Report every line of the data below that contains the string "shown", counting a line only when the letter case matches.

─── GIVEN ENTRIES ───

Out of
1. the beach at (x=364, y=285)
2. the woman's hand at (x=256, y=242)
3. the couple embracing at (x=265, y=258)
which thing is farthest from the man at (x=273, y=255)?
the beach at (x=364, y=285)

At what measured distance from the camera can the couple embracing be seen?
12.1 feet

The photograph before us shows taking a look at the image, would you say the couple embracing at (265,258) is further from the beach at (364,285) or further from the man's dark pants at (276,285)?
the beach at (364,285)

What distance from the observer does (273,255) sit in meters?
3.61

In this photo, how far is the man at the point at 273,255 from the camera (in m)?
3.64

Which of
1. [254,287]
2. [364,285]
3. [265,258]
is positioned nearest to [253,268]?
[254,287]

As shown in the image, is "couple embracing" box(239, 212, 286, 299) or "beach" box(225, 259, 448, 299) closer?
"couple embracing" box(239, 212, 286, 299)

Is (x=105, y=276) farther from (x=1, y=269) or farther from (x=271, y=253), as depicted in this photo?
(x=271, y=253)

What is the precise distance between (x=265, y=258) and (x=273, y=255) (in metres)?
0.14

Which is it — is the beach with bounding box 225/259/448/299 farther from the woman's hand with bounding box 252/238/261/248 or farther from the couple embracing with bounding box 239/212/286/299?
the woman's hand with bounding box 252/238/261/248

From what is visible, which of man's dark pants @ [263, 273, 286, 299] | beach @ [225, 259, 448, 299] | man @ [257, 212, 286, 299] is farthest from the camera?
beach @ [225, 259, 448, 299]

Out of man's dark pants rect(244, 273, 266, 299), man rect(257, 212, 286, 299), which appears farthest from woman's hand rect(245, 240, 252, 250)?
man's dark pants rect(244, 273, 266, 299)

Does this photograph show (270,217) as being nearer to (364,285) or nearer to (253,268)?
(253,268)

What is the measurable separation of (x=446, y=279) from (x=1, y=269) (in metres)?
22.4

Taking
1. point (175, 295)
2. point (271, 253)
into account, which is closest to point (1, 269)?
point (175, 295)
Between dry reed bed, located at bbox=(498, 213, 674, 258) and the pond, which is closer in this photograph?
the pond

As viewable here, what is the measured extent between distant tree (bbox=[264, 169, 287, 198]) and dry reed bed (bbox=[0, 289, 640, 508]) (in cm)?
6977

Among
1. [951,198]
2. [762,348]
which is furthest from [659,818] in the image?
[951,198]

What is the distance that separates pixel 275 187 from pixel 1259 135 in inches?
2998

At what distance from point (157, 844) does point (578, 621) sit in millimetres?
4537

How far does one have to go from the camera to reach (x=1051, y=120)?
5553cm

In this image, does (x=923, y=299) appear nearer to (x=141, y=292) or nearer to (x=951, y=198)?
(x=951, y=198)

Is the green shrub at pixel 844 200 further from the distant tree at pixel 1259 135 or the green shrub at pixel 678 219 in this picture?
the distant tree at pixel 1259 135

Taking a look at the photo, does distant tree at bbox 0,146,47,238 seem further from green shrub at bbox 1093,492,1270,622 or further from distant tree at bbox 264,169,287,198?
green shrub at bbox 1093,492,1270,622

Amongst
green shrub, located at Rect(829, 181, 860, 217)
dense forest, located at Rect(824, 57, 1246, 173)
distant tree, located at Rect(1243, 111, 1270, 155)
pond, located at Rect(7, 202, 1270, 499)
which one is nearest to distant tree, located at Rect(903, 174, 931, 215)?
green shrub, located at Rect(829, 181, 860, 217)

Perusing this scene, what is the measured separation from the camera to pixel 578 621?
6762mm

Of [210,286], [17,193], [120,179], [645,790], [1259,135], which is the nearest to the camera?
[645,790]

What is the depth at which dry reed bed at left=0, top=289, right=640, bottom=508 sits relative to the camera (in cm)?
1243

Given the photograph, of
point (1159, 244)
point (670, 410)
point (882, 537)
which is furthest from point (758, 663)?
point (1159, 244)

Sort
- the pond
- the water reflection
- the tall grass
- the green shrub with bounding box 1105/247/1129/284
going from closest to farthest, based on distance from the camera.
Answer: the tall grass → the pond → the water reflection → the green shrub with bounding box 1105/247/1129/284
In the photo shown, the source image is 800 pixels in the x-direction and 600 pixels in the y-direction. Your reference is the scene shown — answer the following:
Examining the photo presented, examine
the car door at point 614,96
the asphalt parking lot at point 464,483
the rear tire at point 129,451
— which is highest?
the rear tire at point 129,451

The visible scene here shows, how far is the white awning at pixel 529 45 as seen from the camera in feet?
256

───

- [SOLUTION TO THE EXERCISE]
As shown in the image, is "couple embracing" box(239, 212, 286, 299) or "beach" box(225, 259, 448, 299) closer?
In the photo shown, the source image is 800 pixels in the x-direction and 600 pixels in the y-direction. Your reference is the scene shown — answer the following:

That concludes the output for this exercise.